— Consigne —
Extrayez du texte sur le pass vaccinal le passage allant de « C’est un coup » à « du 15 janvier. », sans rien y modifier.

═══ Texte proposé

Dans la nuit du lundi 3 janvier, l’examen du projet de loi sur le pass vaccinal a été suspendu à l’Assemblée nationale. L’opposition désigne une forme d’amateurisme chez la majorité, tandis que celle-ci pointe du doigt une stratégie politique d'obstruction.
C’est un coup de théâtre qui pourrait reporter la mise en vigueur du pass vaccinal. Ce lundi 3 janvier, le projet de loi transformant le pass sanitaire en pass vaccinal était examiné par les députés. A minuit, l’heure normale de clôture de l’Assemblée, la vice-présidente de l’Assemblée nationale, Annie Genevard a demandé aux députés s’ils souhaitaient continuer l’étude du texte.
Depuis quelques jours, l’exécutif avait d’ailleurs accéléré le rythme pour le vote du projet de loi. Il devait être initialement présenté en Conseil des Ministres le 5 janvier pour une adoption par le Parlement d'ici à la fin du premier mois de l'année 2022. Finalement, le gouvernement avait tablé sur une application à partir du 15 janvier.

══════
═══ Données fournies

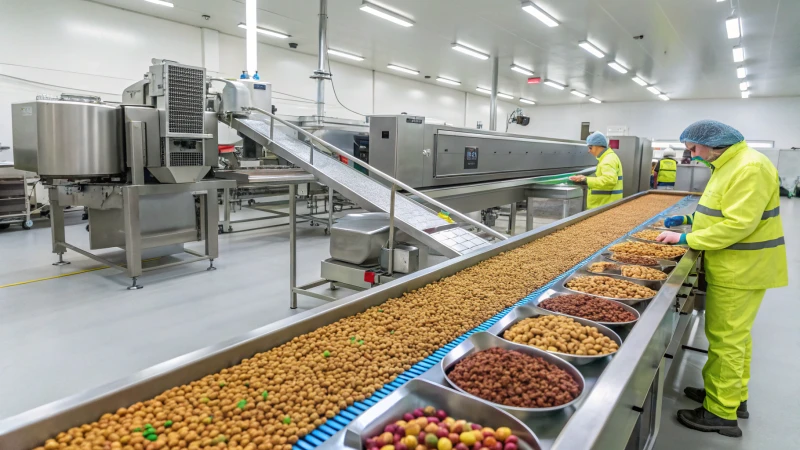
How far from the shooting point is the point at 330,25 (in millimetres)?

══════
═══ Données fournies

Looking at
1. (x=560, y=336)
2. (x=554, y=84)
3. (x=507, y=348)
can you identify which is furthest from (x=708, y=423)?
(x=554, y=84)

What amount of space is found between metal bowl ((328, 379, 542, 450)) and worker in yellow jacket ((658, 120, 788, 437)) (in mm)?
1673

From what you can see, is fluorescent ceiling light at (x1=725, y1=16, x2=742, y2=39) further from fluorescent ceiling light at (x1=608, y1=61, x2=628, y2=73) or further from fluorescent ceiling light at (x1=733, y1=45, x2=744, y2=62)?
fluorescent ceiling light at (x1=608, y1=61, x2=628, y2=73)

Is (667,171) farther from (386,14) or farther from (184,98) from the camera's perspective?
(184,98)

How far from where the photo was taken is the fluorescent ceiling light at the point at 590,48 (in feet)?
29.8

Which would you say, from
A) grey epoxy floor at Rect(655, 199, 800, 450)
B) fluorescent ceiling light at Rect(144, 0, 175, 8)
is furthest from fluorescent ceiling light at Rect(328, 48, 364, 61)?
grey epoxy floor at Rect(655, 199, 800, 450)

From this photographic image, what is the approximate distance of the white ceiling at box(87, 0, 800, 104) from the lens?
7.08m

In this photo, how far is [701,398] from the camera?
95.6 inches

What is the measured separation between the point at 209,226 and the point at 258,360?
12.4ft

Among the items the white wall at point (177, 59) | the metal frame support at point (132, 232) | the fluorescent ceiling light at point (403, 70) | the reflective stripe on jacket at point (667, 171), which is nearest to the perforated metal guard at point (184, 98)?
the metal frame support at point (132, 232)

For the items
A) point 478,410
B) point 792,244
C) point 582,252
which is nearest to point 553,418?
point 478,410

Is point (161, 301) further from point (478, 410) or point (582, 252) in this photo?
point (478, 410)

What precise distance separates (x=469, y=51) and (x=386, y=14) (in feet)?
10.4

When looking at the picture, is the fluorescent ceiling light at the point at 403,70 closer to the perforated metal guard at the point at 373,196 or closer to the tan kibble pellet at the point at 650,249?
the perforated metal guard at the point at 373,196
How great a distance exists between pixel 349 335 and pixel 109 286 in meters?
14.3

══════
═══ Données fournies

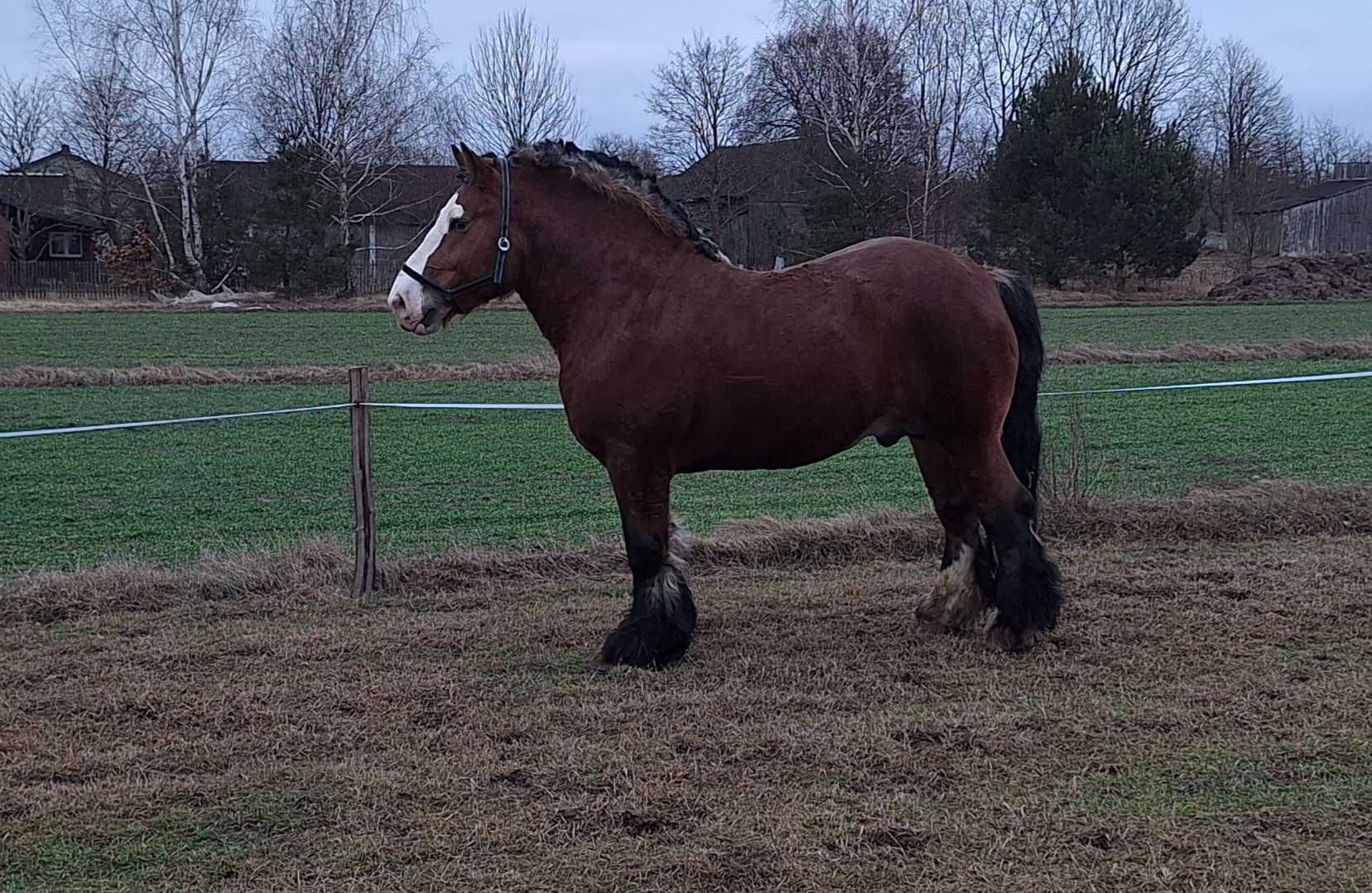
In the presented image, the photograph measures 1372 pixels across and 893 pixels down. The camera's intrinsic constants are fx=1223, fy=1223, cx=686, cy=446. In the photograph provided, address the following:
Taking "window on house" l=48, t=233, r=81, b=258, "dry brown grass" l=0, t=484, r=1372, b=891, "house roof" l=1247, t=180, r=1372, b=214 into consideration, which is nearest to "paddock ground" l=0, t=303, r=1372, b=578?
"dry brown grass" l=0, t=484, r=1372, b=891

══════

— Corrigé —
C’est un coup de théâtre qui pourrait reporter la mise en vigueur du pass vaccinal. Ce lundi 3 janvier, le projet de loi transformant le pass sanitaire en pass vaccinal était examiné par les députés. A minuit, l’heure normale de clôture de l’Assemblée, la vice-présidente de l’Assemblée nationale, Annie Genevard a demandé aux députés s’ils souhaitaient continuer l’étude du texte.
Depuis quelques jours, l’exécutif avait d’ailleurs accéléré le rythme pour le vote du projet de loi. Il devait être initialement présenté en Conseil des Ministres le 5 janvier pour une adoption par le Parlement d'ici à la fin du premier mois de l'année 2022. Finalement, le gouvernement avait tablé sur une application à partir du 15 janvier.